AN INDEPENDENT school is promoting British values despite concerns it focuses too much on Islamic education.
That is according to inspectors from independent education watchdog Ofsted after they visited Darul Uloom School in Holcombe Old Road, Holcombe.
The school opened in 1979 and teaches 374 boys aged between 11 and 23. About 200 of the boys board.
When Ofsted carried out a full inspection in November, 2014, inspectors gave it the highest possible grade of 'outstanding' in all five areas that it measures.
The latest inspection, unannounced and over two days in January "was carried out following a number of complaints received by the registration authority (the Department for Education)…about the quality of the curriculum, suggesting that a 'narrow, Islamic focused curriculum' was in place," said lead inspector Philippa Darley in the report, which was published this week.

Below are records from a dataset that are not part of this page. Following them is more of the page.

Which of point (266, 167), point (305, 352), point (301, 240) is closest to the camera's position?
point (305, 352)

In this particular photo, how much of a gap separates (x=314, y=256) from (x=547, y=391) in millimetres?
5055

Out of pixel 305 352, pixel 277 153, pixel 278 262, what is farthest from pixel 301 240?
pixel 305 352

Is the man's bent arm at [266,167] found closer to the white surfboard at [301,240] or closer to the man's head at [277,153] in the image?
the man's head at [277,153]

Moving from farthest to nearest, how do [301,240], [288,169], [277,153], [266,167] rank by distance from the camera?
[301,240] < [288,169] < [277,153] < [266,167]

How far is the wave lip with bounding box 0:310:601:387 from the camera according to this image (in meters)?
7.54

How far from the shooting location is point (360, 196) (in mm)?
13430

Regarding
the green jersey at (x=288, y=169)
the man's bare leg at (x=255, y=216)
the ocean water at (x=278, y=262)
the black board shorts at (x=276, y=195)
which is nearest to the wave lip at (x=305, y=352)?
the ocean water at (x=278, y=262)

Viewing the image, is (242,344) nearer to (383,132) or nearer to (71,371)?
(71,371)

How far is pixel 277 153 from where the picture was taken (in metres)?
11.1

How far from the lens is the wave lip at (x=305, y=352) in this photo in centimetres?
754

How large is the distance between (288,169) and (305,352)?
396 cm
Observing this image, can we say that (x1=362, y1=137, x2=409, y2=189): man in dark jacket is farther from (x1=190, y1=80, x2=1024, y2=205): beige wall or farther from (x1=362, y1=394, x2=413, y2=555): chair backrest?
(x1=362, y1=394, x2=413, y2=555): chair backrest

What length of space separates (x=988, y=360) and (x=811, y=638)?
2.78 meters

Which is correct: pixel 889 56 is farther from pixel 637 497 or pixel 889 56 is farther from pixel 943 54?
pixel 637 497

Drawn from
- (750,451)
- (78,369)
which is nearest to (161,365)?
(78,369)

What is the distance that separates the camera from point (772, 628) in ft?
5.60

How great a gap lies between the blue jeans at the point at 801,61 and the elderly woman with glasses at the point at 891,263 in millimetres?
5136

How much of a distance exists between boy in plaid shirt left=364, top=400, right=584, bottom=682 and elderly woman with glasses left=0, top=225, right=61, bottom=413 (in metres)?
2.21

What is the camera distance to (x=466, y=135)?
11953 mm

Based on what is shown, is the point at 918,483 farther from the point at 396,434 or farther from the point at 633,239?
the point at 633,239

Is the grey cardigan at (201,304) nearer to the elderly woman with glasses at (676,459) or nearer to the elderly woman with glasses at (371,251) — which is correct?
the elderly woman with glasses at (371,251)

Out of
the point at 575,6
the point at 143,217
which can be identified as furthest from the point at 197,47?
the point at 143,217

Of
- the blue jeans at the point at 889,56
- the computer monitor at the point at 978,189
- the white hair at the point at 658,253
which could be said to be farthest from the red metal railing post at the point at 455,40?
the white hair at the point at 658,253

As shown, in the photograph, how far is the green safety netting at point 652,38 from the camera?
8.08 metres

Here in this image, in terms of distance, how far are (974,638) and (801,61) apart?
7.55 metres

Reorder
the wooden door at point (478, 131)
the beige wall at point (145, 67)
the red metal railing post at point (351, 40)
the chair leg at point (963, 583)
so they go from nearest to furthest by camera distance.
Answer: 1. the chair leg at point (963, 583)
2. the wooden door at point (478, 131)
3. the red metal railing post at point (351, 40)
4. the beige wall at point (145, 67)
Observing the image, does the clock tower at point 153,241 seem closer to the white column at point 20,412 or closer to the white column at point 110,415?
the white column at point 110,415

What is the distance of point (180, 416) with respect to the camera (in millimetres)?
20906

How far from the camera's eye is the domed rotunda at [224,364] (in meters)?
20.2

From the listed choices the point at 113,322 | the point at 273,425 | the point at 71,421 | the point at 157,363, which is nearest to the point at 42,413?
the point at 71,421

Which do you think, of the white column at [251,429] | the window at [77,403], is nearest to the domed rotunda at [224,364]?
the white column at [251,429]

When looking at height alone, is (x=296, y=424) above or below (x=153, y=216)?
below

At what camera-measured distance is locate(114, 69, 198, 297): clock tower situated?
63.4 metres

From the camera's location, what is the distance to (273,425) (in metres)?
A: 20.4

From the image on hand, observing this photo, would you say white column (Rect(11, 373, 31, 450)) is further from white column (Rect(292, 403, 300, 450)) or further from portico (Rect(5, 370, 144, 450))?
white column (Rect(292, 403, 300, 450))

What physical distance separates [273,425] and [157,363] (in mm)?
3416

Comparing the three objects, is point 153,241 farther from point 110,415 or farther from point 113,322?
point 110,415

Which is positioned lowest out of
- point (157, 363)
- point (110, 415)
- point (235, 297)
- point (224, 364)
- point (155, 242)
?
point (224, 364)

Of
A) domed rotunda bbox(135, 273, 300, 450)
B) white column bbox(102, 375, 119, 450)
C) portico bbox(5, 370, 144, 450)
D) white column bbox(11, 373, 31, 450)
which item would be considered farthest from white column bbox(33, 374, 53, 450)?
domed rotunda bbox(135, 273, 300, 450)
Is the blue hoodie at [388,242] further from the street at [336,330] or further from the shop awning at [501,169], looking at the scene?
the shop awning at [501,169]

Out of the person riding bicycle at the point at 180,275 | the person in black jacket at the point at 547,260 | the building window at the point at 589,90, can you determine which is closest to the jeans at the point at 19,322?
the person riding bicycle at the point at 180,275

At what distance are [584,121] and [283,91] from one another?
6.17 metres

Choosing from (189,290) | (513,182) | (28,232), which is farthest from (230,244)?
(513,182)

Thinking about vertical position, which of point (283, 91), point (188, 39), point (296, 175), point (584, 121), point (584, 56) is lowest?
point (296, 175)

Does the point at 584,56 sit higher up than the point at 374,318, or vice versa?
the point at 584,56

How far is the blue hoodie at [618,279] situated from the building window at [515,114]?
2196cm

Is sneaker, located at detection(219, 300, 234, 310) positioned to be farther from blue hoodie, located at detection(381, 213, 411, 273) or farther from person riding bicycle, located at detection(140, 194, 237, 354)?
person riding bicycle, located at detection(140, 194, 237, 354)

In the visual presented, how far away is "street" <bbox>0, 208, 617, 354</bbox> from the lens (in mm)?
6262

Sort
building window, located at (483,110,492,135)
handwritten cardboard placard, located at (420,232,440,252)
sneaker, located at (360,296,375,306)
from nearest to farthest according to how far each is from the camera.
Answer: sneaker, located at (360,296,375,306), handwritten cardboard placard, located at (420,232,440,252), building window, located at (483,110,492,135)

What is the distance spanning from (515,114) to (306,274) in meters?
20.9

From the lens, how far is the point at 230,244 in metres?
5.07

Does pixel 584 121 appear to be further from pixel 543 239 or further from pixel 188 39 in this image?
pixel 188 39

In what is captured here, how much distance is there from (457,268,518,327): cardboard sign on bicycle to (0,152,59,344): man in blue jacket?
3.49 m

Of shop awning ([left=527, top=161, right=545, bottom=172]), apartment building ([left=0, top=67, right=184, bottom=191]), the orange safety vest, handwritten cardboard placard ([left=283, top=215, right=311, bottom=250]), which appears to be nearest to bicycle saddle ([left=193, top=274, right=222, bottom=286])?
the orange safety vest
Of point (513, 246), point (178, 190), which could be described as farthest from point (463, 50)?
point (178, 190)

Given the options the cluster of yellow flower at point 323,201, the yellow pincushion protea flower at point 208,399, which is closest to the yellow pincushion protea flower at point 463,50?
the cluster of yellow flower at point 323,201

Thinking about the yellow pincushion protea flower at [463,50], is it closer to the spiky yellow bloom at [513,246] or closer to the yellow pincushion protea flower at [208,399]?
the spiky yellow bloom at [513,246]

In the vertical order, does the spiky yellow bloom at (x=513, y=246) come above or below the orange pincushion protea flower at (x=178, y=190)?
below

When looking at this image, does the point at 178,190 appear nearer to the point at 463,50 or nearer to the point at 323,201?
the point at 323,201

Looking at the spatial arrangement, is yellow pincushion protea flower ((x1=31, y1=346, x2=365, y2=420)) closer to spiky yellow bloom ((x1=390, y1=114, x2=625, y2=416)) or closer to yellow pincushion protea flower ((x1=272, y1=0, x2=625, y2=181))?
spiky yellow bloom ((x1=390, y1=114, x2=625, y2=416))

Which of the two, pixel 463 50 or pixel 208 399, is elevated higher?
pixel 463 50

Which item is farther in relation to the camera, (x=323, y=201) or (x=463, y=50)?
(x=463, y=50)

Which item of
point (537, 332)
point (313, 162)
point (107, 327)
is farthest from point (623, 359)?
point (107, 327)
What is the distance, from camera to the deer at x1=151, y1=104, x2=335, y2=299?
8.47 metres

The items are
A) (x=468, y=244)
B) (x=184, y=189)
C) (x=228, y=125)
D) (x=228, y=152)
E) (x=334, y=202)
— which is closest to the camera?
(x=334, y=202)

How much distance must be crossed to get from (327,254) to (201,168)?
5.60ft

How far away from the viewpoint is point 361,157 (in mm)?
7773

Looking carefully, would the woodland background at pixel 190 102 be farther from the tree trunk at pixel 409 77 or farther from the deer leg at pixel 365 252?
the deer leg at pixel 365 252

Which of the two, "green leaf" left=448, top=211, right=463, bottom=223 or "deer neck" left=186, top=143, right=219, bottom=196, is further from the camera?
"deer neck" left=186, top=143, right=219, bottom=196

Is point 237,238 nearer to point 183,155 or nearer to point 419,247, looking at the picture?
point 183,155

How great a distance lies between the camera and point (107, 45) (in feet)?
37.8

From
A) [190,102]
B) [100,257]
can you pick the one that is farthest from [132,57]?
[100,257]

The report adds: "The vast majority of the concerns raised by the complainants were not substantiated at this inspection.
"The curriculum taught balances Islamic education with a secular curriculum.
"About 18 hours of dedicated secular study time takes place each week.
"The curriculum aims include the promotion of fundamental British values, such as democracy, rule of law, individual liberty and mutual respect and tolerance for those of different faiths and beliefs."
The report adds: "Pupils have very strong opinions on Islamic extremism, underpinned by a detailed understanding and interpretation of Quranic teaching.
"For example, they identify Islamic State terrorism as 'un-Islamic' and identify strongly with British sovereignty."
Inspectors said the school needs to make its health and safety policy more detailed and to identify risks associated with the school site.
"Aspects of the building need improving to ensure the safety of pupils at all times."
The report adds: "Pupils say bullying is not an issue and believe they are well looked after with multiple opportunities for activities during unstructured hours."
The school's headteacher Mohammed Atcha said: "We welcome this report and strive to implement its findings in line with our journey to consistently provide an outstanding education for all our students."
Mr Atcha added that, when discussing the necessary building improvements, the inspectors were referring to a football pitch that was being repaired and construction materials had been left out.
He said the area has been made safer.
A Department for Education spokesman said: "All independent schools must meet the Independent School Standards and those that fail to do so must improve or close.
"We will now examine Ofsted’s report into Darul Uloom School and consider next steps.”